LA Times Reporter Writing About the Holocaust Exhibits Ignorance of Basic Facts.
Photo of Polish civilians executed by German forces at Rożki, in German occupied Poland, on
October 12, 1942.
Tracy Wilkinson Claims Poland has not accepted responsibility for its role in the Nazi-ordered genocide. My letter educates her on historical truths.
Dear Ms. Wilkinson,
I am writing in response to your June 24 article in the Los Angeles Times titled “In Germany, Blinken joins initiative to combat Holocaust denial and ignorance”, which was published at this link: https://www.latimes.com/world-nation/story/2021-06-24/berlin-blinken-stresses-importance-learning-holocaust. I realize your knowledge of what occurred in Poland during World War II is limited, as is the case with most Americans, and I’d like to assist by providing relevant facts.
The last sentence of your fourth paragraph states: “Scholars say Germany has led the way in accepting responsibility for the Holocaust while other countries, such as Austria and Poland, remain more evasive about their roles in the Nazi-ordered genocide.” Outlined below is why this sentence, which asserts that Poland is one of the countries responsible for the Holocaust, is both false and offensive.
First, consider the definition of “the Holocaust”. The US Holocaust Memorial Museum defines it as “the systematic, state-sponsored persecution and murder of six million Jews by the Nazi regime and its allies and collaborators.” This means that the Polish state, as it existed during World War II under German and Soviet occupation, was either an ally of Germany or established a collaborationist government controlled by Germany. This was never the case. The Polish state during the war consisted of the Polish government-in-exile in London and the Polish Underground State. The Polish Underground State, together with its military arm, the Home Army (Armia Krajowa), fought the occupying Germans at every turn. No historian has asserted that this Polish state, systematically and at the direction of the occupying Germans, sponsored and engaged in the persecution and murder of Poland’s Jews.

## DATA UNDER STUDY
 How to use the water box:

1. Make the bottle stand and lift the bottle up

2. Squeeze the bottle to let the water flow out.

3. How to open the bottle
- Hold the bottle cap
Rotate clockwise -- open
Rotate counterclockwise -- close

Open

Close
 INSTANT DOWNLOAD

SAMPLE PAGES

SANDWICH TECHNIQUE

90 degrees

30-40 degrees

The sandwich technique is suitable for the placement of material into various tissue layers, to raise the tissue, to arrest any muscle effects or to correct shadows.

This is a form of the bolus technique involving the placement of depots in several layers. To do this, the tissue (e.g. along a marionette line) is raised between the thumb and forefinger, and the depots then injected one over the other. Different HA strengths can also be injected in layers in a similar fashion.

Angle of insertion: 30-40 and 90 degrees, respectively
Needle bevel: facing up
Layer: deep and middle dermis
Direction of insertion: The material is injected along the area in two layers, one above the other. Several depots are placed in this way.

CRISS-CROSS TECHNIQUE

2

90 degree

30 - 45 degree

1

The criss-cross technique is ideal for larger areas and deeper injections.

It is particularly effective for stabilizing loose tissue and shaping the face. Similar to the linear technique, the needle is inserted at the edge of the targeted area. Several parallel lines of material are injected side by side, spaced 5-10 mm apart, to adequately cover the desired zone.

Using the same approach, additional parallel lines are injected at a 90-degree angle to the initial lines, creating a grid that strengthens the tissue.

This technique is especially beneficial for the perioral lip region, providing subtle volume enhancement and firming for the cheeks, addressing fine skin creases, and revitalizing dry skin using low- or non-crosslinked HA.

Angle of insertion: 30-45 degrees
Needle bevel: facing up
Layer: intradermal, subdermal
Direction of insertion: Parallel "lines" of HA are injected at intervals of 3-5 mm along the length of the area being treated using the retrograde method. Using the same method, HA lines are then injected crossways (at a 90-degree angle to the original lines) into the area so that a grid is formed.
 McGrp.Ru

## ASSIGNED TASK A
List the countries named in the sentence that the letter quotes from the article.
## ASSIGNED TASK B
Reproduce the part of the letter from "LA Times Reporter" up to and including "on historical truths.".
## ASSIGNED TASK C
Rewrite the paragraph of the letter beginning "First, consider the definition" as a short bulleted list, keeping its main facts.

## TASK OUTPUT A
Germany, Austria, Poland

## TASK OUTPUT B
LA Times Reporter Writing About the Holocaust Exhibits Ignorance of Basic Facts.
Photo of Polish civilians executed by German forces at Rożki, in German occupied Poland, on
October 12, 1942.
Tracy Wilkinson Claims Poland has not accepted responsibility for its role in the Nazi-ordered genocide. My letter educates her on historical truths.

## TASK OUTPUT C
- The US Holocaust Memorial Museum defines the Holocaust as "the systematic, state-sponsored persecution and murder of six million Jews by the Nazi regime and its allies and collaborators."
- Under this definition, the wartime Polish state would have had to be an ally of Germany or run a collaborationist government controlled by Germany. It never was either.
- During the war, the Polish state consisted of the Polish government-in-exile in London and the Polish Underground State.
- The Polish Underground State and its military arm, the Home Army (Armia Krajowa), fought the occupying Germans at every turn.
- No historian has claimed that this Polish state, systematically and at German direction, sponsored or took part in the persecution and murder of Poland's Jews.